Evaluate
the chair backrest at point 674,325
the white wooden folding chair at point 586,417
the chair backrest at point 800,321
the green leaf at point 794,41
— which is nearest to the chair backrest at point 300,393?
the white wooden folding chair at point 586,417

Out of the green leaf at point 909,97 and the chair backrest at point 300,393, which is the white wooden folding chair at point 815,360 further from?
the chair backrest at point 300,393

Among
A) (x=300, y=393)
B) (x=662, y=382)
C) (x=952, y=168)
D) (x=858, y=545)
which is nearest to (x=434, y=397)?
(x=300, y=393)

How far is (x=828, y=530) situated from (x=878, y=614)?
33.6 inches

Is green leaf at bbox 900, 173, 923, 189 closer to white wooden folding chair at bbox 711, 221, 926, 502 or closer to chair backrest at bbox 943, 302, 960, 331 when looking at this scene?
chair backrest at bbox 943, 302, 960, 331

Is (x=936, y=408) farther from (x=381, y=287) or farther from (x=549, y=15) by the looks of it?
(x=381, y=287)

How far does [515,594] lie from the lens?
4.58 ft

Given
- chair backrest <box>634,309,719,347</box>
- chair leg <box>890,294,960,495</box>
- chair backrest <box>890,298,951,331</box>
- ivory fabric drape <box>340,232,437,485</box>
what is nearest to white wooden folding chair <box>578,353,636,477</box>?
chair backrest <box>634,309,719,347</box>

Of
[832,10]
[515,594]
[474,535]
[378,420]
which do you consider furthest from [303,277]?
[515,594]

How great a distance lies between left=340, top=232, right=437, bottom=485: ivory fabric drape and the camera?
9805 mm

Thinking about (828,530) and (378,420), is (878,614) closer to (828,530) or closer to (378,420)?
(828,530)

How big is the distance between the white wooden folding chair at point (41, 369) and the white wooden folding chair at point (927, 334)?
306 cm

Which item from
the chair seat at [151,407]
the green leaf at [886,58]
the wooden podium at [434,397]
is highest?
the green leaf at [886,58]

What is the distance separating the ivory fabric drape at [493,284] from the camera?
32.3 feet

* * * *

■ Written task
Copy the entries above word for word, starting from their very first line and continuing up to and including the line with "33.6 inches".

■ Solved problem
Evaluate
the chair backrest at point 674,325
the white wooden folding chair at point 586,417
the chair backrest at point 800,321
the green leaf at point 794,41
— which is nearest to the chair backrest at point 300,393?
the white wooden folding chair at point 586,417

Out of the green leaf at point 909,97 and the chair backrest at point 300,393, which is the white wooden folding chair at point 815,360 further from?
the chair backrest at point 300,393

Among
A) (x=300, y=393)
B) (x=662, y=382)
C) (x=952, y=168)
D) (x=858, y=545)
which is nearest to (x=434, y=397)?
(x=300, y=393)

How far is (x=828, y=530) situated from (x=878, y=614)?
33.6 inches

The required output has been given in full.